Do you mind terribly if I post a reply to this?

Lots of reasons, including, but not limited to:
-Because people genuinely believed they were doing something for the 'greater good' and couldn't understand those who wouldn't/couldn't do the same, whatever their reasons.

I felt my vaccination was for me, and to a lesser extent, my family. I never viewed in terms of 'the greater good' or that it was my duty to be vaccinated to help the population as a whole, although I understood that the more people that were vaccinated, the better. That didn't inform my decision individually, though, and I didn't see the decisions of others through that lens.

-Because people are suspicious of those who don't 'conform'; they view this defiance as a judgement/slight on their own behaviour. Cue accusations of: 'You think you're better than us!' Just for daring to make a different decision.
Well, no. I don't understand how someone else not being vaccinated is a judgement on my behaviour, and that particular accusation never occurred to me.

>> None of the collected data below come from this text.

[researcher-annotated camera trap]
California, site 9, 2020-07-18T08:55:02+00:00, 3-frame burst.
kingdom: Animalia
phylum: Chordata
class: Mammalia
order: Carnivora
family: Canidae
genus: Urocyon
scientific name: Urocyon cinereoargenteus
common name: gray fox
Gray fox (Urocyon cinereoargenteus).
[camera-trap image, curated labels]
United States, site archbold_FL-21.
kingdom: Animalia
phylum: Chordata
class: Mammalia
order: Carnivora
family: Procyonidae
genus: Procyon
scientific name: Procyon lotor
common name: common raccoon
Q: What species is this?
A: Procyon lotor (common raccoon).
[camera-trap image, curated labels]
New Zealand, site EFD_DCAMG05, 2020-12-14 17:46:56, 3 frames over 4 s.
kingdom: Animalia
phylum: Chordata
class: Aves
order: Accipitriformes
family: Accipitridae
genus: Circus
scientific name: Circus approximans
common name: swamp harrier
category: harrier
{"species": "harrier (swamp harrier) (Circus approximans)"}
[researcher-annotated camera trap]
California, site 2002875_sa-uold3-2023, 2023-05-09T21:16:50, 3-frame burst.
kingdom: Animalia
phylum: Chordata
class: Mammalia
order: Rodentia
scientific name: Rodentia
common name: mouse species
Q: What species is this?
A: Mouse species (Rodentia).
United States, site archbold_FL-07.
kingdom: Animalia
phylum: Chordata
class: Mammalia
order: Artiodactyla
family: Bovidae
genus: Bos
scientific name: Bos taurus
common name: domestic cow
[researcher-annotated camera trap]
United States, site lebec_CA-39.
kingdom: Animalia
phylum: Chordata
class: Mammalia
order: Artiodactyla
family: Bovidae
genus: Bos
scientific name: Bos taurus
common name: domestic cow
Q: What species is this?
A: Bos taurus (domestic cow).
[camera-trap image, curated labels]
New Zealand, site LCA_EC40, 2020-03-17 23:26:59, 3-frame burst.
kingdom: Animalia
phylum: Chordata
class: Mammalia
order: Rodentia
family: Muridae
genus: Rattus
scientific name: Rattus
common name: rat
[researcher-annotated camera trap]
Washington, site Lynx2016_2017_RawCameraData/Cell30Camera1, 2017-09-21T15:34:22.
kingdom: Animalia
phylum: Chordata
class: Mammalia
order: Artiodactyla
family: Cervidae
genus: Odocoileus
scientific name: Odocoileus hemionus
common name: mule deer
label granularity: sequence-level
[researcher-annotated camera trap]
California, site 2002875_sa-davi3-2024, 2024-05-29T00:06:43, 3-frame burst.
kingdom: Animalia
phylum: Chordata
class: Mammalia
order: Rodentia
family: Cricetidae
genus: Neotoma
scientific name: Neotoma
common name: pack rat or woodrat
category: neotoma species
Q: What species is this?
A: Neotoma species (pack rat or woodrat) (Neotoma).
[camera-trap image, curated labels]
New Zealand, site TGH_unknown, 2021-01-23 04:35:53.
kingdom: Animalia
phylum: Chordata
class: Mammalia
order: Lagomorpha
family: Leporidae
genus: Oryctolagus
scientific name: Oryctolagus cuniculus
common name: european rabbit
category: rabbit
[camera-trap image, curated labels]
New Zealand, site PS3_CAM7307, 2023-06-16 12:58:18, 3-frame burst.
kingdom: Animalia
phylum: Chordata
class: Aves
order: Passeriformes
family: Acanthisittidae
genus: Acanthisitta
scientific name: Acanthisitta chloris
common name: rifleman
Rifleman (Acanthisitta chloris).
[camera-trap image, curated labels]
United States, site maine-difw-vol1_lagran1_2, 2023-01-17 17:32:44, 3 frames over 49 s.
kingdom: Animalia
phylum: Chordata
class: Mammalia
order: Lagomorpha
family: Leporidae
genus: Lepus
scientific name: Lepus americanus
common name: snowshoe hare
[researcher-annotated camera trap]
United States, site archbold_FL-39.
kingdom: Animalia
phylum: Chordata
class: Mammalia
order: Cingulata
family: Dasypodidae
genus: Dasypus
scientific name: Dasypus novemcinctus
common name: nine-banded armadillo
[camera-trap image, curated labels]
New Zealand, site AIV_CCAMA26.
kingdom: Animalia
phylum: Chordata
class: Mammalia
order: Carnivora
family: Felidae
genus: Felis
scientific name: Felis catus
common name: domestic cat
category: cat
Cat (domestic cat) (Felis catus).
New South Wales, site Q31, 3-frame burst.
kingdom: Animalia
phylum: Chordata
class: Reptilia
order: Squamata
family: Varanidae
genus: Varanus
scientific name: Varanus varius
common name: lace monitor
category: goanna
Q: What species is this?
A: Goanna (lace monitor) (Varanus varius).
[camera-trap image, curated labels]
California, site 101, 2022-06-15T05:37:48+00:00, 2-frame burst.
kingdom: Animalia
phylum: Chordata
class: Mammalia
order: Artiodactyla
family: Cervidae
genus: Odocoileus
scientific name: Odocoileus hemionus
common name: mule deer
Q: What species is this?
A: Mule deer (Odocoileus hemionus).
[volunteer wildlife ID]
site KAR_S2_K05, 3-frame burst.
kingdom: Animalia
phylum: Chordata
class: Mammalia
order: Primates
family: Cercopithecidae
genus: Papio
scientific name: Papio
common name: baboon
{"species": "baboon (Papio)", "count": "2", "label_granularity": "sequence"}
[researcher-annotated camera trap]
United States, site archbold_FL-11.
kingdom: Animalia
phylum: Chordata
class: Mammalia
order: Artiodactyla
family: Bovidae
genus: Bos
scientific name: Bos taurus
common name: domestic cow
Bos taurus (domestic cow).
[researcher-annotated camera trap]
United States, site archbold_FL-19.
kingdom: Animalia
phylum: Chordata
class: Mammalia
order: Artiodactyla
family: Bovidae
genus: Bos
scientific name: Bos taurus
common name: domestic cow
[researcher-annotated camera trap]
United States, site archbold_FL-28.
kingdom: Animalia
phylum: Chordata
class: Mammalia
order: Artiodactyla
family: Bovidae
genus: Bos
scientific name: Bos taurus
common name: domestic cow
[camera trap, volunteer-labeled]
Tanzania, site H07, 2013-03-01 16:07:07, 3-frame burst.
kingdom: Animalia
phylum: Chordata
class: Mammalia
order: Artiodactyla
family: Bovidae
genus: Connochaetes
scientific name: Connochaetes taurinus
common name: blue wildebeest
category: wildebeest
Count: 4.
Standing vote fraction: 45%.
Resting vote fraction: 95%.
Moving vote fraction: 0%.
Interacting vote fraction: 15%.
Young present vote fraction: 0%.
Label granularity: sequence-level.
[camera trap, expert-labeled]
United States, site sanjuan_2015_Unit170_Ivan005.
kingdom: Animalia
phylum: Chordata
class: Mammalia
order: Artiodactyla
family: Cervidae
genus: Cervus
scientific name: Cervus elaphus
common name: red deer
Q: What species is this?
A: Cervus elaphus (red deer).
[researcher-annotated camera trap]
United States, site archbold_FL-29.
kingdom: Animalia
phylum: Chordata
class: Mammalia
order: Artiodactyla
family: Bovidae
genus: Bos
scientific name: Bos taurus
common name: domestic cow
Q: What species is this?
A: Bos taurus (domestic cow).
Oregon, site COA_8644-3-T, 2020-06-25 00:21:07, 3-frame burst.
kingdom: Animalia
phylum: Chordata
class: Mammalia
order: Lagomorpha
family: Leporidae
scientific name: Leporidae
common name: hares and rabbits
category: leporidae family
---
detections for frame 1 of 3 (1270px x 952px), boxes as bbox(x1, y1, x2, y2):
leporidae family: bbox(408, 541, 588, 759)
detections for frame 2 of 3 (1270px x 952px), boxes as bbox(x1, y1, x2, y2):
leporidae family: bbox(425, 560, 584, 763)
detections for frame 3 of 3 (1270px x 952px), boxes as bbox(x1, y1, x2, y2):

-Because those who felt peer/financially pressured to take the vax, resent those who felt able to resist, even more so if they were then among those injured, so they lash out.
I think this one is ill-thought, particularly on this thread.

I don't know that there's many that resent or admire those who resisted the vaccination.

And a multitude of other reasons - but these are the main ones.
Two that I can think of is the near universal aggression of people like this, and their lack of scientific literacy. These things, in turn, create hostility.

sunglassesonthetable · 11/12/2023 07:44

Everything you've said @CouchCat

CeciledeVolangesdeNouveau · 11/12/2023 09:08

Agree @CouchCat. There’s also a huge element of “had enough of experts” with vaccine deniers. You’re not a scientist, so listen to the people who are and are working for people who do not have it in their interests to let loads of people die/be disabled/have to be shut up in their houses for months if they can avoid it! (You being the vaccine deniers).